I am experimenting with lock-free algorithms. In some cases, I only need an atomic store() operation and no compare_exchange. I have done simple measurements to get a feel for the performance advantage of store over compare_exchange. The surprise was: compare_exchange is faster!
Why is that, or am I making a measurement error?

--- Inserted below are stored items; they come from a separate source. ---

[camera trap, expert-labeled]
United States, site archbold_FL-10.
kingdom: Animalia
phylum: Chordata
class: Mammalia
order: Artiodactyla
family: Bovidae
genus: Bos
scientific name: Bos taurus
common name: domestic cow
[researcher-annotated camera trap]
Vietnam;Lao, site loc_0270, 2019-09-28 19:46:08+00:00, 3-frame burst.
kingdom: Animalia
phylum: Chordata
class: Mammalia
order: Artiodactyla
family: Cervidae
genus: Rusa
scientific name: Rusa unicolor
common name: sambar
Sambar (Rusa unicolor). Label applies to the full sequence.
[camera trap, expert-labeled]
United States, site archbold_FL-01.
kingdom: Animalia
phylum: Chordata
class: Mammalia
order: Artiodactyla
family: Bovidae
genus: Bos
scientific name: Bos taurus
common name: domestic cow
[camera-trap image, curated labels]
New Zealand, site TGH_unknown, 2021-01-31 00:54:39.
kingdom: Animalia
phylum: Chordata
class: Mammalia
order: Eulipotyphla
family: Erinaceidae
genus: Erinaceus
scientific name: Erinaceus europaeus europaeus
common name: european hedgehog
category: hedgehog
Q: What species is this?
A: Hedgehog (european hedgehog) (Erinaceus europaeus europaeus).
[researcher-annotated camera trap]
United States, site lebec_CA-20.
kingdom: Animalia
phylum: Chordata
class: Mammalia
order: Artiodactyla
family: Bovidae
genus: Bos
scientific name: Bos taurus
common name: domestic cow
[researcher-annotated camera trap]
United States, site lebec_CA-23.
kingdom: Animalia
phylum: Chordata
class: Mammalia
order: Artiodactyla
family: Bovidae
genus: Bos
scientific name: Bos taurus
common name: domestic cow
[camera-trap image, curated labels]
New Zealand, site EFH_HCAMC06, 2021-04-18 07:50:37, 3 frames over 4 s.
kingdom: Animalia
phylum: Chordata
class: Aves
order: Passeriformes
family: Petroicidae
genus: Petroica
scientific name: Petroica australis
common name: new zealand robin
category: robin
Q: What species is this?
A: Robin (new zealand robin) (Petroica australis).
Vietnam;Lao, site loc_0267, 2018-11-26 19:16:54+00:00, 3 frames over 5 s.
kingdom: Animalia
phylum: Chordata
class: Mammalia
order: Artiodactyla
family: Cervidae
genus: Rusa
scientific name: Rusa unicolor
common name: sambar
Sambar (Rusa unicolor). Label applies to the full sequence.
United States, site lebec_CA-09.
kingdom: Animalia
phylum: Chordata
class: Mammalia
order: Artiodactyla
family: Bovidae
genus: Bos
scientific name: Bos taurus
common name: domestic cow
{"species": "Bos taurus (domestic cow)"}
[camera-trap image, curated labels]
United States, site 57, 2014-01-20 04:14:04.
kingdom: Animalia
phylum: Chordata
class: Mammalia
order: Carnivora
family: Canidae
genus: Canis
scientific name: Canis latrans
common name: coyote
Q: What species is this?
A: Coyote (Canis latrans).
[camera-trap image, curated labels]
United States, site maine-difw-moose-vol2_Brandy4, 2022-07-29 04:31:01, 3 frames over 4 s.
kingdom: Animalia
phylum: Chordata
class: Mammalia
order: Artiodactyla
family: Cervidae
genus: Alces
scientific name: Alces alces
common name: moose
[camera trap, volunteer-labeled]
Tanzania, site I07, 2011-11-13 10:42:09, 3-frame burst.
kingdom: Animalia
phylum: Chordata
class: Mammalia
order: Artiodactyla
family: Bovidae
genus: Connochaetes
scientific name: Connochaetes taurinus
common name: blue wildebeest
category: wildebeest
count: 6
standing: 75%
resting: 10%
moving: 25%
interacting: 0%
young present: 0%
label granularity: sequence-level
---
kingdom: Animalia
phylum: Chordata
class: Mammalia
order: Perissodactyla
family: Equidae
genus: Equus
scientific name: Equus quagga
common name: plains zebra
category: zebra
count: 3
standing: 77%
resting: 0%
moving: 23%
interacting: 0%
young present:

This is the measurement, all operations are relaxed:
using ValueType = unsigned long long;
constexpr auto MemoryOrder = memory_order_relaxed;
atomic<ValueType> value{};
cout << "value.is_lock_free(): " << value.is_lock_free() << endl;
ValueType oldValue{};
constexpr auto MAX = 100000000;
//===========================================================
cout << "value.store: " << MAX << endl;
auto start = chrono::high_resolution_clock::now();
for(ValueType newValue{1ULL}; newValue<MAX; ++newValue){
value.store(newValue, MemoryOrder);
oldValue = newValue;
}
auto end = chrono::high_resolution_clock::now();
chrono::duration<double> diffStore = end - start;
cout << "diffStore: " << diffStore.count() << " s" << endl;
//===========================================================
cout << "value.compare_exchange_weak: " << MAX << endl;
value.store(0, MemoryOrder);
oldValue = 0ULL;
start = chrono::high_resolution_clock::now();
for(ValueType newValue{1ULL}; newValue<MAX; ++newValue){
value.compare_exchange_weak(oldValue, newValue, MemoryOrder, MemoryOrder);
oldValue = newValue;
}
end = chrono::high_resolution_clock::now();
chrono::duration<double> diffCompare = end - start;
cout << std::setw(9);
cout << "diffCompare: " << diffCompare.count() << " s" << endl;
cout << "Store/Compare: " << diffStore / diffCompare << endl;
}
Output:
value.is_lock_free(): 1
value.store: 100.000.000
diffStore: 5.77747 s //Duration
value.compare_exchange_weak: 100.000.000
diffCompare: 4.44158 s //Duration
Store/Compare: 1.30077